The website brings together brands such as Amly, Grown Alchemist, KJ Serums, Mauli, Purearth, Ranavat and The Art of Shaving

anisha oberoi
Powered by automated translation

Like many ambitious women in their twenties, Anisha Oberoi was feeling invincible as she prepared for the next chapter in her life. Accepted by an eminent business school in Paris, she had quit her fashion job and was preparing to swap her base in India for one in the French capital. Then she was diagnosed with a breast carcinoma.

Quest for clean skincare

“I was young, there was no cancer in the family, I didn’t smoke or have any excessive unhealthy habits,” says Oberoi. “I said to myself: ‘I have to conquer this, I have so much more to do.’ I’ve always been process-driven, so I handled it like a project.”

We are harming ourselves by putting things on our body that get absorbed by the bloodstream and show up much later as downstream impact, either with your hormones or fertility or, in my case, cancer

Oberoi recently celebrated her 10-year remission anniversary, which coincides with the launch of her company Secret Skin, an online beauty platform that offers sustainable and clean skincare products.

Although sparked by her cancer battle, the venture was shaped more by serendipity than design after Oberoi relocated to Dubai last year. Intending to further a corporate career that had taken her to Singapore, Australia and India, for the launch of Amazon Fashion, Oberoi was unable to find her ideal job in the UAE.

However, she says she’d unwittingly been preparing for her latest role since treatment with toxic medication for her carcinoma drastically affected her appearance, and resulted in self-esteem issues when she was unable to use conventional beauty products.

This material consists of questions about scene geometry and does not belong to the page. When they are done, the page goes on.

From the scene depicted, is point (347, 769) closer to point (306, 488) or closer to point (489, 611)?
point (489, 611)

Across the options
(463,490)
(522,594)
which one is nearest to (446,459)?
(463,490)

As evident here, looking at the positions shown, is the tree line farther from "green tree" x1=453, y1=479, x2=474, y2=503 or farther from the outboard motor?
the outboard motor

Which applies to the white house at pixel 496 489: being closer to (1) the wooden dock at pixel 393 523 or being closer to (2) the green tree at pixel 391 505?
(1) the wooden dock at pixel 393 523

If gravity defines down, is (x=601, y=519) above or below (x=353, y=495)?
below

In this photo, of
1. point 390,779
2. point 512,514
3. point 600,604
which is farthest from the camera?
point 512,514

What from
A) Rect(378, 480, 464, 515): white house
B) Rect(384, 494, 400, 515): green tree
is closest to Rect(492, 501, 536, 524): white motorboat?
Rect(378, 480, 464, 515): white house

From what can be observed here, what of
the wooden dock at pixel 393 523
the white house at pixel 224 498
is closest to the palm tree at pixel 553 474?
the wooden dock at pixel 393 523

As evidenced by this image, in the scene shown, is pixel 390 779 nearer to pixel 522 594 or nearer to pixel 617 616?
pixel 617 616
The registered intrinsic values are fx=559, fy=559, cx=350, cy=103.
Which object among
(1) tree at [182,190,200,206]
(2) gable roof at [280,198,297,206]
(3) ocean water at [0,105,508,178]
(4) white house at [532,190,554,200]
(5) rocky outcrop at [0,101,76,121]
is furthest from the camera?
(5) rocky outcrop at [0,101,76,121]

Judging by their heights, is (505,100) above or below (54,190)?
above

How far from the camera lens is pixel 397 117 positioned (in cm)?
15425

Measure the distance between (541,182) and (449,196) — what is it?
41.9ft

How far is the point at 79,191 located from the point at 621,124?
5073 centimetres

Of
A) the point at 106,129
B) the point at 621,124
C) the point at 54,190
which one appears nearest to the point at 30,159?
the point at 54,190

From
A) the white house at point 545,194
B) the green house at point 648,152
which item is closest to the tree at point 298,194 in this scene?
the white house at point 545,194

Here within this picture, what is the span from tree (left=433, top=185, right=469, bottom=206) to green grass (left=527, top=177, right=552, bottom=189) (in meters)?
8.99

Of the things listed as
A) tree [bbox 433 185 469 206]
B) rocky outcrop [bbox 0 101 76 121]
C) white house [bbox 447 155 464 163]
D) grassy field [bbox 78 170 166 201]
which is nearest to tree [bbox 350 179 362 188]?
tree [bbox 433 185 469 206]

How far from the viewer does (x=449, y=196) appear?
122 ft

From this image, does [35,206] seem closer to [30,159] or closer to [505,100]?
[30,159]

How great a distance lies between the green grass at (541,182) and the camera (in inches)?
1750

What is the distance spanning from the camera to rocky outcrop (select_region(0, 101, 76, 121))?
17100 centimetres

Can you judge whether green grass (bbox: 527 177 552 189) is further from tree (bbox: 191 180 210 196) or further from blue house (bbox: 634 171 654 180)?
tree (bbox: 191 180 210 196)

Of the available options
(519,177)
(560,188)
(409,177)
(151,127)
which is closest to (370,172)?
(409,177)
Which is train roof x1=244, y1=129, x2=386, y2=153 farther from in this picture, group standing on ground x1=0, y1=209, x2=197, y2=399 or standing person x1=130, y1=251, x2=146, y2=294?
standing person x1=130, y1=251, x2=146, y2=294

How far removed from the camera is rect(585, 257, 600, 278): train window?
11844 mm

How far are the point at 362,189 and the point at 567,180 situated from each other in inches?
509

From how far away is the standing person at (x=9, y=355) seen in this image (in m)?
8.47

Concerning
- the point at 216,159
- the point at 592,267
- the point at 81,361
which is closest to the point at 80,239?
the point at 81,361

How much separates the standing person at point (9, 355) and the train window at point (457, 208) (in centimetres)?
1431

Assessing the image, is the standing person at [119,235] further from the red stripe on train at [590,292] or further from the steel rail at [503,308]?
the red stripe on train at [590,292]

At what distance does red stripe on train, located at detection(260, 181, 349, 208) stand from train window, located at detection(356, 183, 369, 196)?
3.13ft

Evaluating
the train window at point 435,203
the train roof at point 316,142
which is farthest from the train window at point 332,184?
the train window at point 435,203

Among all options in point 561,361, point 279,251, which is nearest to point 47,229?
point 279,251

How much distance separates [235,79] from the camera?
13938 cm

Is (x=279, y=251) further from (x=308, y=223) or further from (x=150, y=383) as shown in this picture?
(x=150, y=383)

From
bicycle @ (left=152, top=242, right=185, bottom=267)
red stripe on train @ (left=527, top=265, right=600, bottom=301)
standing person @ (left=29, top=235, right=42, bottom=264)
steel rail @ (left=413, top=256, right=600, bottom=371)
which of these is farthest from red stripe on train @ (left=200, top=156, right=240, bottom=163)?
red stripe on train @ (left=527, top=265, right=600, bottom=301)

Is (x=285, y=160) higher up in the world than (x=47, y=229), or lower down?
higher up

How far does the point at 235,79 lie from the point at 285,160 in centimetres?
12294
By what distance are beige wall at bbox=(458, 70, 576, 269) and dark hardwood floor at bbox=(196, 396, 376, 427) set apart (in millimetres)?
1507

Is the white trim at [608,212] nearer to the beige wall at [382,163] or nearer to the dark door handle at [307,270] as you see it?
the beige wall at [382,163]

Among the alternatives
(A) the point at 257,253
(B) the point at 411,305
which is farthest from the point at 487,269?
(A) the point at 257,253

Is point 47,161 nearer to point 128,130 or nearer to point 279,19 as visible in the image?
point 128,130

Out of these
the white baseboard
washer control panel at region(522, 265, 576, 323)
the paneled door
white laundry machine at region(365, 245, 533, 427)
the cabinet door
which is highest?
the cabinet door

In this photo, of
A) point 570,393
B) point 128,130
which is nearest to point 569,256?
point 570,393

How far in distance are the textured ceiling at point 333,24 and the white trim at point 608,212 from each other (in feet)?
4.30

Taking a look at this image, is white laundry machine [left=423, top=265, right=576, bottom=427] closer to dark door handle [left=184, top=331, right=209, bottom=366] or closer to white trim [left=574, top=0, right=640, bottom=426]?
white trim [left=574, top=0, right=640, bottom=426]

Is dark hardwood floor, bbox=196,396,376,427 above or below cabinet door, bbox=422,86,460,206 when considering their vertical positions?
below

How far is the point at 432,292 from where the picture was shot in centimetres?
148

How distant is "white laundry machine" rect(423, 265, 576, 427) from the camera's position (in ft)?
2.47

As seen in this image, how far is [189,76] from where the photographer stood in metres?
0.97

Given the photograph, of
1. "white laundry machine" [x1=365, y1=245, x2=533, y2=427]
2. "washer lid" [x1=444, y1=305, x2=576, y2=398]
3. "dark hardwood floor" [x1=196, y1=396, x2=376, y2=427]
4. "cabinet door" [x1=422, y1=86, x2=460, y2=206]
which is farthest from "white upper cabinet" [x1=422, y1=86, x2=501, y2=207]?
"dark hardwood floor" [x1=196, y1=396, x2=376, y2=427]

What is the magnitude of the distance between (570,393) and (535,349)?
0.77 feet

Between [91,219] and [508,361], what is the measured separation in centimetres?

Oberoi began seeking out cleaner skincare, but found a lack of readily available toxin-free, organic brands. This eventually inspired her to do something entrepreneurial around beauty and wellness. "I was evolving the idea, but not in a focused manner because my plan was always to be an executive in the corporate arena, as a woman," she says. "I had to get to this stage where I knew so much about what I do now, where I finally felt ready."

Ethical beauty brands for mindful living

Secret Skin went live last month, and offers beauty brands that provide sustainably packaged, ethically sourced ingredients created by “happily small” independent producers who boost the communities around them. Its curated range includes eight brands as of now, including some new-to-the-UAE names, such as UK brands Mauli and Amly, India’s Purearth and US label Ranavat, alongside Dubai’s KJ Serums and Art of Shaving items for men.

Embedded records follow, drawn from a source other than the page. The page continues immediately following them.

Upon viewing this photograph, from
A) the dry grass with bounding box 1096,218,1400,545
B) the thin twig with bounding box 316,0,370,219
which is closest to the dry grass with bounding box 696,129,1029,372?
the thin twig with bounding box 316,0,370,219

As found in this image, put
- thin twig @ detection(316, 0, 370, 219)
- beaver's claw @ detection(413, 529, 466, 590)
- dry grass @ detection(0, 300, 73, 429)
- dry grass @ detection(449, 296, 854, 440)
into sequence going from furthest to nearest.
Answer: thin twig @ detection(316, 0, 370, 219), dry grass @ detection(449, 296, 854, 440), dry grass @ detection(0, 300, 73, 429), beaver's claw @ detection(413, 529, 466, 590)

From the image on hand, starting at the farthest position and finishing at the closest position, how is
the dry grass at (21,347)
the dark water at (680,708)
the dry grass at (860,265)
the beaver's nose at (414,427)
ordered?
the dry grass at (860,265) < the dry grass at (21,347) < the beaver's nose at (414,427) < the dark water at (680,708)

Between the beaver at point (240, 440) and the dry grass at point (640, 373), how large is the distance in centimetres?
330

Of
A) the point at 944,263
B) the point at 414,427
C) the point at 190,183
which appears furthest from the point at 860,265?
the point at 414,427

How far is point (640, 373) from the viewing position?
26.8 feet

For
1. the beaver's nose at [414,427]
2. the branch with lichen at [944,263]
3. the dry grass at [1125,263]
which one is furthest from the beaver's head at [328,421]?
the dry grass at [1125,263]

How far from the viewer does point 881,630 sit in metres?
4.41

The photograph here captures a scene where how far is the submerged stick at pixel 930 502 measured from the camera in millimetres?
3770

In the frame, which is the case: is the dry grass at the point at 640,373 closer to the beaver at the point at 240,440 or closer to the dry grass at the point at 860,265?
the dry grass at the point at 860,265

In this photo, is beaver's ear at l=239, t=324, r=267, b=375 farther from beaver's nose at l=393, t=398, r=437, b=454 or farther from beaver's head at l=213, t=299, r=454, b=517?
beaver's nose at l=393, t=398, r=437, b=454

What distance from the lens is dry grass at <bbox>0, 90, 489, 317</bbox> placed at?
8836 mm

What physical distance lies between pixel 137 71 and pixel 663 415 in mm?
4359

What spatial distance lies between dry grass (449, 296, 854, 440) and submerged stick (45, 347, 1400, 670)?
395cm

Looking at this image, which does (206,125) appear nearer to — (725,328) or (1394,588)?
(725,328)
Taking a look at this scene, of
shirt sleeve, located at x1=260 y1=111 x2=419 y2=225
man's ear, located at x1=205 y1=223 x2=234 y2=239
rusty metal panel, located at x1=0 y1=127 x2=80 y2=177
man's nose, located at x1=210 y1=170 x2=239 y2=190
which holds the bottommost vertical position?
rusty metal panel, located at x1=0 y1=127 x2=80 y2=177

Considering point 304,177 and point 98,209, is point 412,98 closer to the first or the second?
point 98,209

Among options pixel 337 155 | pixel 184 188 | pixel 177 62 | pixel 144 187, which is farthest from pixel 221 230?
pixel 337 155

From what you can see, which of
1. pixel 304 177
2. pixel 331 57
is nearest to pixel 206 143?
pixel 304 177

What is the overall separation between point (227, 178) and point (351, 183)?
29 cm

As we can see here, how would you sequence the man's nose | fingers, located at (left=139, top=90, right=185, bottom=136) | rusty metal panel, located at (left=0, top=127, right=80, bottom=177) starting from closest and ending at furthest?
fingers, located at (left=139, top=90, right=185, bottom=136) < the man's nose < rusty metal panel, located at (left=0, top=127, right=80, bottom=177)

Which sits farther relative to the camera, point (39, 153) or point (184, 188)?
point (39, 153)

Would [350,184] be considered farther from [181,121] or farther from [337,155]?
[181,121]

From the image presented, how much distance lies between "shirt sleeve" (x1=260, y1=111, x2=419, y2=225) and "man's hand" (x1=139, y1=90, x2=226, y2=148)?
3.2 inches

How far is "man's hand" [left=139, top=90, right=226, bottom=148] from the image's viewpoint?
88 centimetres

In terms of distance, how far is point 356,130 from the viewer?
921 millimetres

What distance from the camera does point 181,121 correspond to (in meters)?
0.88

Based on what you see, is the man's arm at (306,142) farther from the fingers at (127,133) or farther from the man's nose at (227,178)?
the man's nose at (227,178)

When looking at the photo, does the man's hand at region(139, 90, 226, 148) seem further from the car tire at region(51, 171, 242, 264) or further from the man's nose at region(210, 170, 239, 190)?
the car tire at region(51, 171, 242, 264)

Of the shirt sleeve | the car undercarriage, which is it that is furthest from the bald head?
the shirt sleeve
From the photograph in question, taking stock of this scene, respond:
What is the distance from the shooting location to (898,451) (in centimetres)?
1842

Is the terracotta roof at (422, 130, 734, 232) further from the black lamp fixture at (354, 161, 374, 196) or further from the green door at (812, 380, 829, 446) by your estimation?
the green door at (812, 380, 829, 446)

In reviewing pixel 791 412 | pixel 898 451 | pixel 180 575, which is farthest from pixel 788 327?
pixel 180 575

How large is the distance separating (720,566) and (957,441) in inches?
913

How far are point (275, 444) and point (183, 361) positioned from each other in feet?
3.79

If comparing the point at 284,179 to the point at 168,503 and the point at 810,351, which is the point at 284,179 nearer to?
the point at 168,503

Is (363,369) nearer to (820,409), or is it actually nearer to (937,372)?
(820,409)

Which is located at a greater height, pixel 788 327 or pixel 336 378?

The platform is aimed at the growing clan of conscientious skincare seekers. With that, Oberoi says, comes another key Secret Skin layer: education on the need to switch to clean brands without the “nasties” found in some alternatives.

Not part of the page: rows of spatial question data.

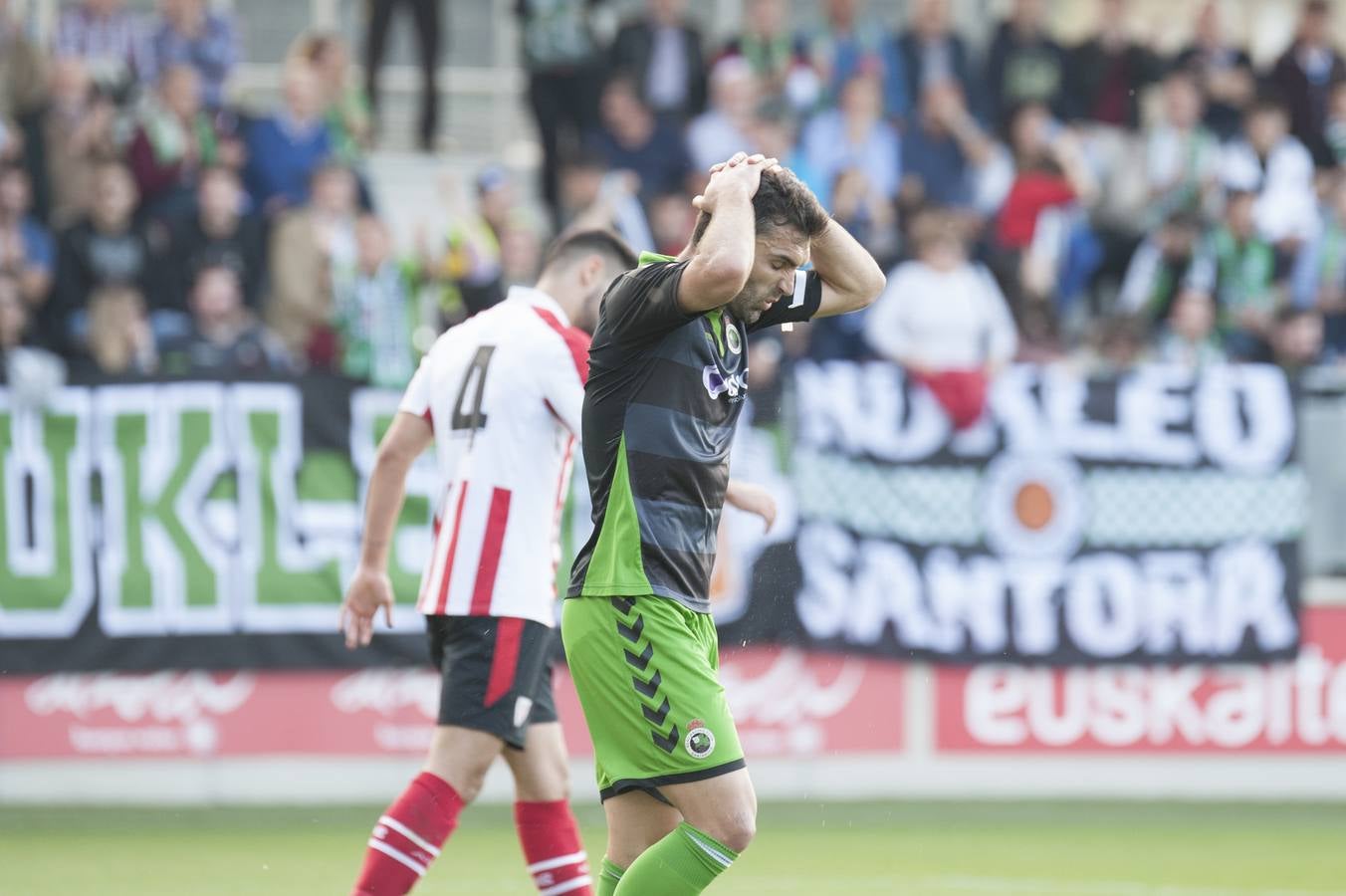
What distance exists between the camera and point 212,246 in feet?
38.8

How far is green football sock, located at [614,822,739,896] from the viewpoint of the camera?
502 centimetres

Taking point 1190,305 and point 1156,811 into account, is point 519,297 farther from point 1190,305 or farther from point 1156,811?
point 1190,305

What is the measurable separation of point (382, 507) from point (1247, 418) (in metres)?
6.53

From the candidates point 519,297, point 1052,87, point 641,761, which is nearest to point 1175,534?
point 1052,87

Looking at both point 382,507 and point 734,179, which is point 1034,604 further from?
point 734,179

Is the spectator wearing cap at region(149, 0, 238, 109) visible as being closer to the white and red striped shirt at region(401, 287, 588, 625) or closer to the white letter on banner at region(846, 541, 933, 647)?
the white letter on banner at region(846, 541, 933, 647)

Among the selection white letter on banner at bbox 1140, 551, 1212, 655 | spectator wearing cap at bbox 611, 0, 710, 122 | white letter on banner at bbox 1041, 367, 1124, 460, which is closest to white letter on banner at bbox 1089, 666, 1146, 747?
white letter on banner at bbox 1140, 551, 1212, 655

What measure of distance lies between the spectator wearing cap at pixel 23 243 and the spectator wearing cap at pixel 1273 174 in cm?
778

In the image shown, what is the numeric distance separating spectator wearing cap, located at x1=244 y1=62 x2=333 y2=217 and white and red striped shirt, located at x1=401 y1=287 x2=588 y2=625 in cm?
696

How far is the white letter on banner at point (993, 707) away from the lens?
11031 millimetres

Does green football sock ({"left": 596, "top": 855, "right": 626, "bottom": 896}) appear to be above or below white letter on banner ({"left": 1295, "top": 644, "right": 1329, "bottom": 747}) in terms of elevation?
above

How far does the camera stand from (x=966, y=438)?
36.6 feet

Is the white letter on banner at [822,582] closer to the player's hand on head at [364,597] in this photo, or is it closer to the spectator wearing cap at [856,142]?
the spectator wearing cap at [856,142]

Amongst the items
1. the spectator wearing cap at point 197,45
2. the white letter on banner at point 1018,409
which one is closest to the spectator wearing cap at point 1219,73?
the white letter on banner at point 1018,409
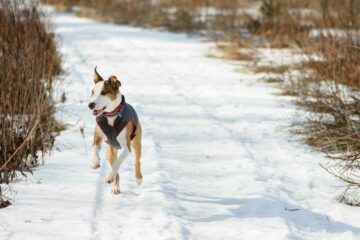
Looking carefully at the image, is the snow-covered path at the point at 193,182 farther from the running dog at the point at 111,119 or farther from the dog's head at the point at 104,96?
the dog's head at the point at 104,96

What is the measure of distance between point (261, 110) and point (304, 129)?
151cm

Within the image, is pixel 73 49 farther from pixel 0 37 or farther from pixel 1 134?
pixel 1 134

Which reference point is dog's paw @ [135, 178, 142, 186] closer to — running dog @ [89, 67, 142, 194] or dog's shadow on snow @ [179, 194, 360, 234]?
running dog @ [89, 67, 142, 194]

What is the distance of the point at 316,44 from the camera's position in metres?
8.66

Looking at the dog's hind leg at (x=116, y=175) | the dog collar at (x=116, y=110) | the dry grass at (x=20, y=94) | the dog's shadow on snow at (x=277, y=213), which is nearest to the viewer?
the dog's shadow on snow at (x=277, y=213)

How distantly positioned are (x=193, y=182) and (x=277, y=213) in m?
1.04

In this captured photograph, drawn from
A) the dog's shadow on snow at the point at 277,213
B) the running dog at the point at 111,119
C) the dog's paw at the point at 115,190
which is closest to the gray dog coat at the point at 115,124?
the running dog at the point at 111,119

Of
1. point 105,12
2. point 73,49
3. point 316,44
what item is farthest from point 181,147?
point 105,12

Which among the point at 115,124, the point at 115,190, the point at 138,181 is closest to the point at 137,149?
the point at 138,181

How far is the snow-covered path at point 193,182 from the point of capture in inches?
167

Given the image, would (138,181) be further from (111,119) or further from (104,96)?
(104,96)

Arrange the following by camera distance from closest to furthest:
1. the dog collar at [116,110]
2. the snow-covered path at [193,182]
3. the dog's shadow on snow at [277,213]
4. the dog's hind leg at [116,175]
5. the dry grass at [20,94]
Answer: the snow-covered path at [193,182], the dog's shadow on snow at [277,213], the dog collar at [116,110], the dog's hind leg at [116,175], the dry grass at [20,94]

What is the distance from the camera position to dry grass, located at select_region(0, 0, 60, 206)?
5062 millimetres

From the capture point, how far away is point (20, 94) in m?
5.35
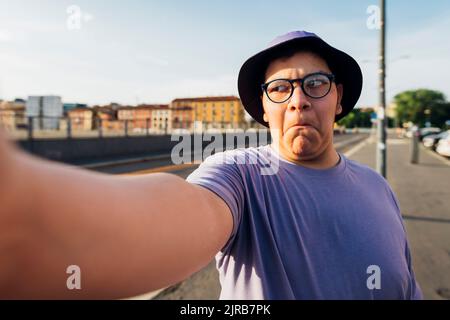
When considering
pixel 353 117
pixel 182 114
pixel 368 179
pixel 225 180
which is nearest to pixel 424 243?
Answer: pixel 353 117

“We are, over a period of time, harming ourselves by putting things on our body that get absorbed by the bloodstream and show up much later as downstream impact, either with your hormones or fertility or, in my case, cancer.

“Clean, natural, organic are buzzwords, but customers must also understand what they mean.”

Oberoi hopes Secret Skin is a catalyst for a broader focus on mindful living, including young women seeking early detection of health issues. For instance, she wants to speak to schoolgirls in the UAE about when and how to start using make-up.

“On the outside, we’re a beauty business; on the inside, there’s a desire to educate, enable and empower a woman to take control of her health and destiny. Beauty then becomes a small part of a much larger conversation about holistic wellness. The idea is not to be the Amazon or Sephora of clean beauty, but to start a movement of mindful living.”

Oberoi is also keen to dispel the notion that clean beauty necessarily means more expensive. Sure, there will always be mass-produced products you can get for a bargain, but she says: “If you spend money on organic foods then you should also be looking at this, because over a period of time you’re overloading your body with chemicals you’re not even sure about.”